Pot Growers Trying To Cut Costs In The Face Of Dropping Legal Marijuana Prices

Image courtesy of Brett Levin Photography

The good news for indoor pot growers in states where marijuana is legal is that now they don’t have to hide their crops in secret growing sheds or their grandma’s basement. The bad news is that there’s a lot of competition, causing wholesale marijuana prices to sink. To keep up in such a crowded market, growers are now turning to new technology and growing methods designed keep efficiency up and costs down.

With the influx of growers in the legal market investing millions in fancy pot factories that employ the newest agricultural technology, wholesale prices for marijuana have dropped, which means growers need cut production costs if they’re going to keep up and still make a tidy profit on their crops.

Bloomberg reports that in Colorado, for example, the average price wholesalers sought fell 48% to around $1,300 per pound since legal sales to adults started in Jan. 2014. That’s according to Cannabase, the operator of Colorado’s largest market.

“Anybody that is investing in this sector or starting a business in this sector needs to be doing so with the understanding that the price of cannabis is going to drop precipitously,” Troy Dayton, chief executive officer of Arcview Group, a marijuana investor consortium, told Bloomberg. “The agricultural technology space is already booming, and now they get to lay their hands on the cannabis industry.”

A high efficiency indoor operation can trim costs for some indoor growers to less than $300 a pound instead of more than, $1,000, John Chandler, a vice president at Urban-Gro, a Colorado company that sells machinery like automated feeding and watering systems, told Bloomberg.

“If you want to compete on a price game, you have to use versions of our technology to do it,” he explained. “Everybody is putting in irrigation systems, so that’s good for us.”

Efficiency comes at a price, however: one Washington State grower has raised $25 million to expand his warehouse operation, one that used to face police raids in the past.

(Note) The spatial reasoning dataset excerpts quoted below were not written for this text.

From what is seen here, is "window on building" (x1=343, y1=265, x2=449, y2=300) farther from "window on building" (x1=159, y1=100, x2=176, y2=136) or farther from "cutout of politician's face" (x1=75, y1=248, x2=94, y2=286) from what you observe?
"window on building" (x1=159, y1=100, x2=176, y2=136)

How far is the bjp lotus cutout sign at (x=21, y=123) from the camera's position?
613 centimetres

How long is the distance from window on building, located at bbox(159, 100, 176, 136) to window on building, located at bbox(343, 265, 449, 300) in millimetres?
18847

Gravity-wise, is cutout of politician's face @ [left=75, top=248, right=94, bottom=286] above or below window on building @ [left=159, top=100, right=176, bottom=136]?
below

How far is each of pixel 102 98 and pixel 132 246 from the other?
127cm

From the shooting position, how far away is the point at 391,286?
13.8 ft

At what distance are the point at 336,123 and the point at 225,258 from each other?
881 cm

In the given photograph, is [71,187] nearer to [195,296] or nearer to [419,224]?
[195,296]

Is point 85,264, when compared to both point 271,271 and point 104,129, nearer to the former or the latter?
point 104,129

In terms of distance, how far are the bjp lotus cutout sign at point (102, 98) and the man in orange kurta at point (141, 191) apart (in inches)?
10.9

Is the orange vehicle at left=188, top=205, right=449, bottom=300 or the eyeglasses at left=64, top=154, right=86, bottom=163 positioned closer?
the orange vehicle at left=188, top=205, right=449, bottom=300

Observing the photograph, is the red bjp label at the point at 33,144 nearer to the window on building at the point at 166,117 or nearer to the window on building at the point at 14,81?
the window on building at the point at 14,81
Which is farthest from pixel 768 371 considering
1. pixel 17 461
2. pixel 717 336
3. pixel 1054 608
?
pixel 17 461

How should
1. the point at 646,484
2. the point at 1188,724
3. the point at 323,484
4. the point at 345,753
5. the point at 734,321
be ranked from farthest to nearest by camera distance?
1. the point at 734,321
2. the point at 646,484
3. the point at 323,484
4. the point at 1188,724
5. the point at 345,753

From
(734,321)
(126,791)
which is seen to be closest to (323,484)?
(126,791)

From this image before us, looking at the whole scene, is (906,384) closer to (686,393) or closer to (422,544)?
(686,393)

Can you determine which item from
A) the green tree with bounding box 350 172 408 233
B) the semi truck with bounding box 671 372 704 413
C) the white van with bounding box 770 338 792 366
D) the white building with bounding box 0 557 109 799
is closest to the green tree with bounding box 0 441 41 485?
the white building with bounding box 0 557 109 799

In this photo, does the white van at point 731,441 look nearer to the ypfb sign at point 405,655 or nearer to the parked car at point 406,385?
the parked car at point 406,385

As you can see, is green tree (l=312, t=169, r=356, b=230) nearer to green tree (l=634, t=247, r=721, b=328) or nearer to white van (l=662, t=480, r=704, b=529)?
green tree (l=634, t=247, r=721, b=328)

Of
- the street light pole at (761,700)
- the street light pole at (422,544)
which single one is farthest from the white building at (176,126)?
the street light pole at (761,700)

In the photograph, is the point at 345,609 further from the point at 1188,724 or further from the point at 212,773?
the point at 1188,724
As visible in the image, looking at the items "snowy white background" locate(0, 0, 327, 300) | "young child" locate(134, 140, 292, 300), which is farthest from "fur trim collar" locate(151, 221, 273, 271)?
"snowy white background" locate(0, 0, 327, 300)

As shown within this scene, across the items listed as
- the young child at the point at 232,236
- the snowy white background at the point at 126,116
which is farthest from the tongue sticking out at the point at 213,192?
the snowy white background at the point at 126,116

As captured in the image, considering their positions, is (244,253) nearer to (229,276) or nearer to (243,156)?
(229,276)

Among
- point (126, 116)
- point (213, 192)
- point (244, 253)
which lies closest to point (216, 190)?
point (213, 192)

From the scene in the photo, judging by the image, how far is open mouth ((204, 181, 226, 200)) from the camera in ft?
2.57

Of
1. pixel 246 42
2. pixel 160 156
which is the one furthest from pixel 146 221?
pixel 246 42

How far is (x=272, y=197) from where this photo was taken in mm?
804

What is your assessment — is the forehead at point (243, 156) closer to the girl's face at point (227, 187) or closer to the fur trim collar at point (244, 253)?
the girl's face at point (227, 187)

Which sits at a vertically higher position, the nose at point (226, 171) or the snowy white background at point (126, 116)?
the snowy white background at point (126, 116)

The new space will increase production by 16 times, while boosting his employee county just four-fold, he explained to Bloomberg.

“If you want to provide cannabis to your people, you’ve got to adapt or die,” he said. “We are basically just going way bigger and then adding efficiencies like the machines and computer software.”

There’s also good news for consumers in all this, as retail prices have also dropped, although not as quickly as wholesale prices: pot shops in Colorado have collected an average $6.61 per gram in November, which a a 25% drop from the first quarter of 2014, according to research firm BDS Analytics.